#### [EXCERPT PROVIDED]
Segment Open

Introduction to the BITS Book Tag Set
The Book Interchange Tag Suite (BITS) contains, at least initially, an XML model for STM books that is based on the Journal Article Tag Suite (ANSI/NISO Z39.96-2021). The intent of BITS is to provide a common format in which publishers and archives can exchange book content, whether an entire book or merely a book part such as chapter. The Suite provides a set of XML schema modules that define elements and attributes for describing the textual and graphical content of books and book components as well as a packaging element for book part interchange.
The spring-board for developing BITS was the observation that a JATS-based XML book model, or a set of related book models, would be useful to a wide variety of publishers of professional and scholarly books, especially but not exclusively to publishers who are already using one of the NISO JATS journal article models and looking for a compatible model for their books. Just as the wide support of the NISO Journal Article Tag Sets enabled many journal publishers to move to XML, a well-supported XML book model (appropriate to their needs and compatible with current citation management tools) would enable book publishers to move to XML and through XML to electronic publication and archiving.
Why add yet another book model to the world? By developing book model(s) based on the existing NISO JATS Tag Suite, we hope to enable publishers to include their books in the systems that already create, manage, publish, and archive their journal articles and to build on the investment they, as well as their suppliers and vendors, have made in learning and developing around JATS.
The goal for BITS is to make a tag set adequate for supporting interchange, archiving, format-conversion, and publishing for scientific, technical, and medical books. As was true for JATS, the intent of BITS is to support marking up the content of material so that it can be reused, repurposed, and made more discoverable. This purpose implies, as it does in JATS, that the ability to reproduce a particular book format is not a goal.
The BITS Book Interchange DTD is a superset customization of the ANSI/NISO JATS Z39.96-2021 Journal Archiving and Interchange Tag Set, with added material to describe STM books, book components such as chapters, and information concerning the inclusion of books and book components in book series. The Tag Set describes both the metadata and the narrative content of a book, both the metadata and narrative content for book components, and collection-level metadata for book sets and book series, when a book part is associated with one or more such collections.

Segment Closed

Reproduce the passage of the BITS introduction starting with "Why add yet" and going on through "developing around JATS.".

#### [INFORMATION PROVIDED]
Segment Open

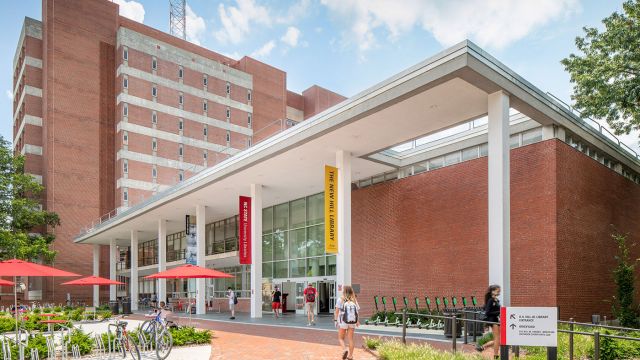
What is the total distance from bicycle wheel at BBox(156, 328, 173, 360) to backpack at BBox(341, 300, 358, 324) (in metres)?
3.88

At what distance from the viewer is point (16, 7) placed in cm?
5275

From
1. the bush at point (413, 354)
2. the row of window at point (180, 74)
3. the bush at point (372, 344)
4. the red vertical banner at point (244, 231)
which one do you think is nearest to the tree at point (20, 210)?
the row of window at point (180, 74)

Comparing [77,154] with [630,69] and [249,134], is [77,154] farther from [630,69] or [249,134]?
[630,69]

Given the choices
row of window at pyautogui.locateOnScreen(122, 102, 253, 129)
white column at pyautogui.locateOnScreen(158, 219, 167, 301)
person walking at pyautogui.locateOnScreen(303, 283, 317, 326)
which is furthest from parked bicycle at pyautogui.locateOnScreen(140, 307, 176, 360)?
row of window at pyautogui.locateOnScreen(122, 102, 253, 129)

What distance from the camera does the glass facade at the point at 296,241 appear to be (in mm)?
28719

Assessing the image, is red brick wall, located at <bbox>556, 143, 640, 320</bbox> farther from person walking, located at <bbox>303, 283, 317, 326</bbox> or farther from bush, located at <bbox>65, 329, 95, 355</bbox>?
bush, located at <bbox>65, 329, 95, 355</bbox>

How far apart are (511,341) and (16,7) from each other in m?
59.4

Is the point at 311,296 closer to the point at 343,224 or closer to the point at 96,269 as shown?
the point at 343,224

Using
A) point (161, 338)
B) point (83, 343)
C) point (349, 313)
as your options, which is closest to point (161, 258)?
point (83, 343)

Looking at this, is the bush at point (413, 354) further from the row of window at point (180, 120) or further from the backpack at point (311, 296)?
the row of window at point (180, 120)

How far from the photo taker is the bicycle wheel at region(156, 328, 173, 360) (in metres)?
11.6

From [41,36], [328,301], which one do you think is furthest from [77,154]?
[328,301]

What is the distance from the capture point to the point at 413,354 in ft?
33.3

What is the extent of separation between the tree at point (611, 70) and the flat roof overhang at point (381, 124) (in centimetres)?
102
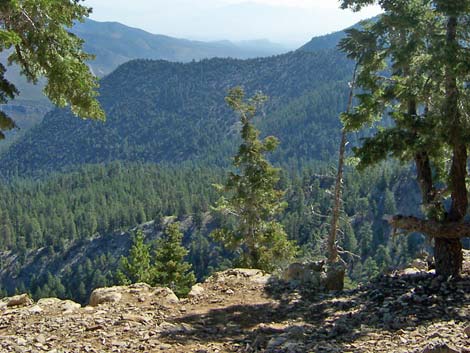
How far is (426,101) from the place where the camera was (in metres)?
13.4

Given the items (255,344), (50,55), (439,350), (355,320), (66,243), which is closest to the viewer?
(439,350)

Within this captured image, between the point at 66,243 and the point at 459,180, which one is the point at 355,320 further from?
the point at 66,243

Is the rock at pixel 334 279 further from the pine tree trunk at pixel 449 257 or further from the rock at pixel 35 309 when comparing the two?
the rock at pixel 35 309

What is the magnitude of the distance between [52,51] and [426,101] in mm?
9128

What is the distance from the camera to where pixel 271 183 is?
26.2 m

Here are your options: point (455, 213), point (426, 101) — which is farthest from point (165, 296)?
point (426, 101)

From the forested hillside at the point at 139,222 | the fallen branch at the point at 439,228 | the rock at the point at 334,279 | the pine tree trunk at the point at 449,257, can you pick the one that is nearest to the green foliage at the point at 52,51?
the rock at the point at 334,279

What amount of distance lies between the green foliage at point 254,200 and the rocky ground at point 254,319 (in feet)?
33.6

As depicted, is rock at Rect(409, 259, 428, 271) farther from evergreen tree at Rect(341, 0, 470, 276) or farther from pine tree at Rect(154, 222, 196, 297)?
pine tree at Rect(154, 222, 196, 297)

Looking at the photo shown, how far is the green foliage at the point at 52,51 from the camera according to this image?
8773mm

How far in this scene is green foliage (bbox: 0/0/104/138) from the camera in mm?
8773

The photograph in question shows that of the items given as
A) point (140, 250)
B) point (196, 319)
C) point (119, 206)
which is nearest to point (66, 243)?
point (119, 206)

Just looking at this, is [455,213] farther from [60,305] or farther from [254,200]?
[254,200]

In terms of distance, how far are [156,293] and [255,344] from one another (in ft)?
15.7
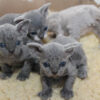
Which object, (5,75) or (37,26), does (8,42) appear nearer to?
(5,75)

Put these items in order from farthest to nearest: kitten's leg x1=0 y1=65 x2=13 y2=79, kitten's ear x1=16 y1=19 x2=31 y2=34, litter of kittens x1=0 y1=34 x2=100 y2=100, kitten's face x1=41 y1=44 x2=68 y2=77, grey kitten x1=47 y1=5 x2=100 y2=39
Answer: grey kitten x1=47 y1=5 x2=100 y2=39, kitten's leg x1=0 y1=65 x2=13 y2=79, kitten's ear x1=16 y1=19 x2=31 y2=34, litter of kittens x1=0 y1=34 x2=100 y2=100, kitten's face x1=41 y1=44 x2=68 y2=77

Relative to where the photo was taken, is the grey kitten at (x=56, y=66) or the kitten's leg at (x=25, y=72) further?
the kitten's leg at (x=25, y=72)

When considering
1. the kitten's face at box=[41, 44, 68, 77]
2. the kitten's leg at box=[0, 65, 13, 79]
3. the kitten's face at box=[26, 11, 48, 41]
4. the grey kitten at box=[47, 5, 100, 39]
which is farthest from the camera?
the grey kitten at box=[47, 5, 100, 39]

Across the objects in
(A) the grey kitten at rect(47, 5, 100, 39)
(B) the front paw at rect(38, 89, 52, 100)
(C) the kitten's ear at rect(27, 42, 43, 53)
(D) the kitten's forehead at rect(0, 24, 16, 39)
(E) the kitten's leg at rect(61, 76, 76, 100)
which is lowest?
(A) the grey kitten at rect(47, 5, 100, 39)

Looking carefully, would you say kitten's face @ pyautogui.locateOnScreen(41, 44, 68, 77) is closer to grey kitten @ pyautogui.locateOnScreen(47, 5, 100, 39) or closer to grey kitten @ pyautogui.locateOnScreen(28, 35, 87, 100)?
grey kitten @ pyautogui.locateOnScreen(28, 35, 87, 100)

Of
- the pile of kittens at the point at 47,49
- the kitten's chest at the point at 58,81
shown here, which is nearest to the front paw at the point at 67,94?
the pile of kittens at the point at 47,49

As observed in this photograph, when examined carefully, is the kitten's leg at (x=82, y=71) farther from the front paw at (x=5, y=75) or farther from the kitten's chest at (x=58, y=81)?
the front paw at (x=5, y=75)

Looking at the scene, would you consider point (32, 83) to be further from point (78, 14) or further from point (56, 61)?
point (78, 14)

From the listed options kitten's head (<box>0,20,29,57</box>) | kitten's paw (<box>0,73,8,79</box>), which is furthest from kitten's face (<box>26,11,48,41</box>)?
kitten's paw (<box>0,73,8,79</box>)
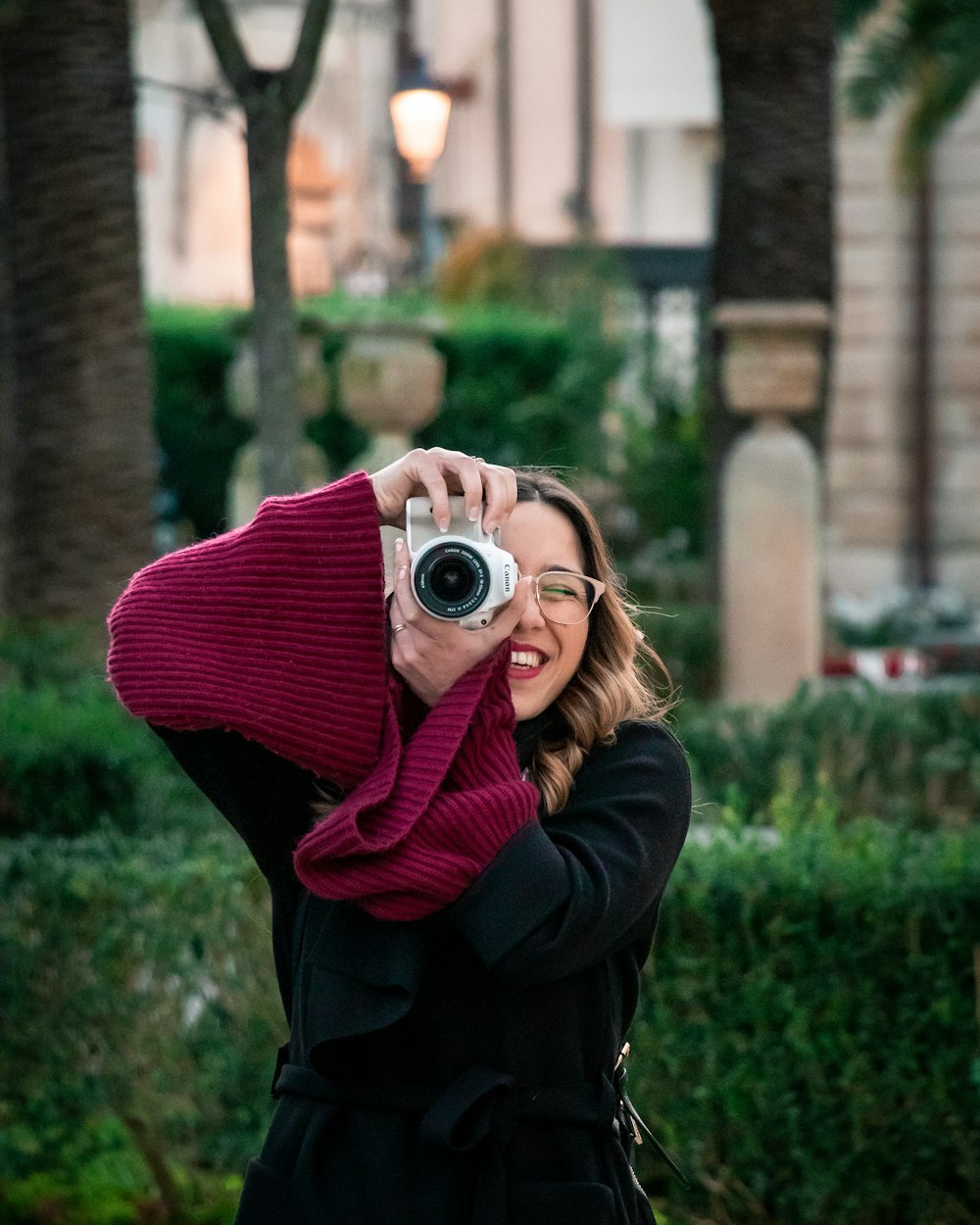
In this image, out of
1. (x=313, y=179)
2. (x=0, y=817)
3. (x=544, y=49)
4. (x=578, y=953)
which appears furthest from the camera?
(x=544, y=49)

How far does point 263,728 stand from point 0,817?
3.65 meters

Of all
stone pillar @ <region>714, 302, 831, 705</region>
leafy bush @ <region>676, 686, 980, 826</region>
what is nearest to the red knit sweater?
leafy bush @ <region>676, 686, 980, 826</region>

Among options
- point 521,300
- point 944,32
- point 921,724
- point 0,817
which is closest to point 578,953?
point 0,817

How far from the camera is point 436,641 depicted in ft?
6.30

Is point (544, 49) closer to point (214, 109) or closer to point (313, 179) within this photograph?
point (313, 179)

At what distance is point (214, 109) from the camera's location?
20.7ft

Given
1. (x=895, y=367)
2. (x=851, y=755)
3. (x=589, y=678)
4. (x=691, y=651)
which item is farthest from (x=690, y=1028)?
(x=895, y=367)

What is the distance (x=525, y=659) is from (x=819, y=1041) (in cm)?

Segment Closed

#### [RESULT OF THE TASK]
Why add yet another book model to the world? By developing book model(s) based on the existing NISO JATS Tag Suite, we hope to enable publishers to include their books in the systems that already create, manage, publish, and archive their journal articles and to build on the investment they, as well as their suppliers and vendors, have made in learning and developing around JATS.